Nódulos eritematoacastanhados subcutâneos compatíveis com paniculite no membro inferior direito
Figura II

TC abdominal demonstrando múltiplas formações nodulares hepáticas, hipodensas e hipocaptantes, algumas com centro hipodenso em contexto de deposição secundária.
Figura III

Biópsia cutânea demonstrando tecido celular subcutâneo com necrose dos lóbulos adiposos separados por septos alargados e fibrosados, com abundantes macrófagos espumosos, células gigantes multinucleadas de tipo Langhans sem granulomas, linfócitos pequenos dispersos, aspectos morfológicos de paniculite pancreática.
BIBLIOGRAFIA
1. Clara Fernandez-Sartorio, Andrea Combalia, Joan Ferrando, Merce Alsina, Pilar Iranzo, Teresa Estrach et al. Pancreatic panniculitis: A case series from a tertiary university hospital in Spain. Australas J Dermatol. 2018; 59, e269–e272. DOI: 10.1111/ajd.12842
2. Hiroyuki Ariga, Syun Yonezaki, Junya Kashimura, Norio Takayashiki. Pancreatic panniculitis in a patient with pancreatic adenosquamous carcinoma. Clin J Gastroenterol. 2021; 14:382–385. DOI: 10.1007/s12328-020-01269-3
3. Elena Guanziroli, Antonella Colombo, Antonella Coggi, Raffaele Gianotti, Angelo Valerio Marzano. Pancreatic panniculitis: the “bright” side of the moon in solid cancer patients. BMC Gastroenterology. 2018; 18-1. DOI 10.1186/s12876-017-0727-1
4. Hiroshi Kasamatus, Noritaka Oyama, Minoru Hasegawa, Yohei Oku, Genki Inoue, Makiko Kimura et al. Fatal case of pancreatic panniculitis caused by occult neuroendocrine tumor in the corresponding organ: A case report and review of the published work. Jpn J Dermatol B. 2020; DOIi: 10.1111/1346-8138.15646
5. Álvaro Arbeláez-Cortés, Adriana L. Vanegas-García, Mauricio Restrepo-Escobar, Luis A. Correa-Londoño, Luis A. González-Naranjo.
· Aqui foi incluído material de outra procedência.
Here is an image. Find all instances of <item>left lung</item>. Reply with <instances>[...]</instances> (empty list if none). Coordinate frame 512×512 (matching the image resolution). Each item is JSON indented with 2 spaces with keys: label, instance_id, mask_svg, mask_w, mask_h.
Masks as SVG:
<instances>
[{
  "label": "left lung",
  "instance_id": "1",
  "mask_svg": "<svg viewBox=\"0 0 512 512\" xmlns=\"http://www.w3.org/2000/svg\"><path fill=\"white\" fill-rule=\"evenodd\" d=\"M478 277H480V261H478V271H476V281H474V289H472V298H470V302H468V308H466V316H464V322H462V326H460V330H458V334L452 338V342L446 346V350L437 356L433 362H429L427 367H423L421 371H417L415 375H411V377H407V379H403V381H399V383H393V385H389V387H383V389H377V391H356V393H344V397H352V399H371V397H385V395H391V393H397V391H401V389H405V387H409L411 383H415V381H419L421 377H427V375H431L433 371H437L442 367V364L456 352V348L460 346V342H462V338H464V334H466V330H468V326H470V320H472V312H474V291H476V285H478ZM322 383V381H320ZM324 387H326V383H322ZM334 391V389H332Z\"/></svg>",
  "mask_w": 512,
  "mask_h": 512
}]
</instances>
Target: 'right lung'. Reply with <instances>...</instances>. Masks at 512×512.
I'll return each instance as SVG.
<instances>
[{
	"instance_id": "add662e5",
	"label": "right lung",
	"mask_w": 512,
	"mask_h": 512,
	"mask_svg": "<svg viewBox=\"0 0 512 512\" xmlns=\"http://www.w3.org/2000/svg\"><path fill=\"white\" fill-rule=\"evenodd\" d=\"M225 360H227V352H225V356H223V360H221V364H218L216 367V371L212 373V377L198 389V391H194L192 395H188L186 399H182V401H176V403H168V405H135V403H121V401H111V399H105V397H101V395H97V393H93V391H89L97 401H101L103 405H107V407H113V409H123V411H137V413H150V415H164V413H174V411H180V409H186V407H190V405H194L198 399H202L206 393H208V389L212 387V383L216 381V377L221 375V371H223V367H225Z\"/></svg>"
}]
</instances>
Polyarthritis and Pancreatic Panniculitis Associated With Pancreatic Carcinoma Review of the Literature. J Clin Rheumatol 2014; 20: 433–436. DOI: 10.1097/RHU.0000000000000181
6. Sebastian Zundler, Deike Strobel, Bernhard Manger, Markus F. Neurath, Dane Wildner. Pancreatic Panniculitis and Polyarthritis. Curr Rheumatol Rep. 2017; 19: 62. DOI: 10.1007/s11926-017-0690-4
7. Rainer Christoph Miksch, Tobias S Schiergens, Maximilian Weniger, Matthias Ilmer, Philipp M Kazmierczak, Markus O Guba et al. Pancreatic panniculitis and elevated serum lipase in metastasized acinar cell carcinoma of the pancreas: A case report and review of literature.
World J Clin Cases. 2020; 8(21): 5304-5312. DOI: 10.12998/wjcc.v8.i21.5304
8. De la Torre Gomar FJ, Heras González S, Pérez Rodríguez Á, Sáenz Aguirre A, Martínez de Lagrán et al. Paniculitis pancreática como forma de presentación de neoplasia localmente avanzada. Gastroenterol Hepatol. 2020;43:325---326.